Advanced Summer College Institute @ Marymount
For the 50 Scholars completing their Advanced Summer College Institute at Marymount College, the outlook for college success is bright. This summer, they are not only planning for college, they're preparing for college by living as college students.
Scholars are taking an accelerated college course, Literature and Psychology, and creating a college application portfolio that includes: a draft of their personal statement, letters to teachers requesting a recommendation, and a resume.
This week, Scholars are working on their final projects.
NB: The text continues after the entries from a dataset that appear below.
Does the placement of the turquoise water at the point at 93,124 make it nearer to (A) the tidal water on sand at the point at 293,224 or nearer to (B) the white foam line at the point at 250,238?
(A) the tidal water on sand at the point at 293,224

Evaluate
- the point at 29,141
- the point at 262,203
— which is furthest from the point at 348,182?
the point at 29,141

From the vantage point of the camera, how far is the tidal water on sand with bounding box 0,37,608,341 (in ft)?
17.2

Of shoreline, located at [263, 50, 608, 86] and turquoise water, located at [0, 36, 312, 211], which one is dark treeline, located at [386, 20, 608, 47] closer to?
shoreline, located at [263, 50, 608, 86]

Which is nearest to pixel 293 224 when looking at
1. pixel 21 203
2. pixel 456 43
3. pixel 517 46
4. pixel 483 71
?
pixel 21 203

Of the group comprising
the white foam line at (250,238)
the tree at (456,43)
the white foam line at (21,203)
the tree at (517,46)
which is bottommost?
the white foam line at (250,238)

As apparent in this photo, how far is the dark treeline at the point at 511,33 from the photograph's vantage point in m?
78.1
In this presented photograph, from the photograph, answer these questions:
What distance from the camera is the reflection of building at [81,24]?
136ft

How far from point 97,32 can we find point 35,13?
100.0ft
They have to write a 3-5-page paper – describe the key events that shaped who you are today and where you want to go in life – and prepare oral presentations they will give in front of their class distilling their papers down to three minutes.
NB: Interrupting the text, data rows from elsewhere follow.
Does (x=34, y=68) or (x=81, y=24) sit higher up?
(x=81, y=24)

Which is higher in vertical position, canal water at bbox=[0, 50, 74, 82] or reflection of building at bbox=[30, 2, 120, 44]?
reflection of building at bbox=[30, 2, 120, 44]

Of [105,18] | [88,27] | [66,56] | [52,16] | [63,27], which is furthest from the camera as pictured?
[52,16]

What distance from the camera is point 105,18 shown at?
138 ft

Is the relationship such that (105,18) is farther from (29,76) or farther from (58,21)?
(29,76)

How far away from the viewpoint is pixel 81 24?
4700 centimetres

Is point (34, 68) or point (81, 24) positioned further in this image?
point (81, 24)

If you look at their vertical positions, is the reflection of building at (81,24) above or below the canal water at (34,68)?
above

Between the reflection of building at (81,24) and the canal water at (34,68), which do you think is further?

Four Scholars – Hanna Yocute, Alejandra Aparichio, Brian Padilla, and George Murillo – took time out from rehearsing their oral presentations to sit down and share some thoughts on the Institute experience.
When asked what has surprised them the most about the residency program, all echoed the same sentiment – the independence.
“Between completing all the reading and writing for class and socializing at night with other students, you have to figure out time management because we really are in charge of ourselves here," said Brian.
Added Alejandra, “In our suite (six students live together in three-bedroom dorm suites) on the first night, we decided to split up roommate duties like a family. We just came up with the idea and it’s made living together easier.”
Living on campus has exposed Scholars to more than co-habitation with peers. They’ve met high school students from Russia, Spain, and Italy also doing summer programs at Marymount living in the dorms.
George brought a laptop and projector from home and screened a DVD of “Up” outside in the dorm quad on the first night of the Institute.
“Everybody loves that movie. We made a lot of friends that night!”
The Scholars have been struck by the differences between their course professors and high school teachers.
“The professors treat us like adults. They don’t remind us about our assignments, they just expect we’re doing it all," said Alejandra.
When asked what she’ll take most from the experience, Hanna said, “Confidence. Before I got here, I was kinda afraid I wasn’t ready… that I couldn’t handle this. But I did keep up with the class, and I did make friends. And tomorrow, I’m going to give a speech about my life to the whole class [laughs]. So, yeah, I can handle going away to college.”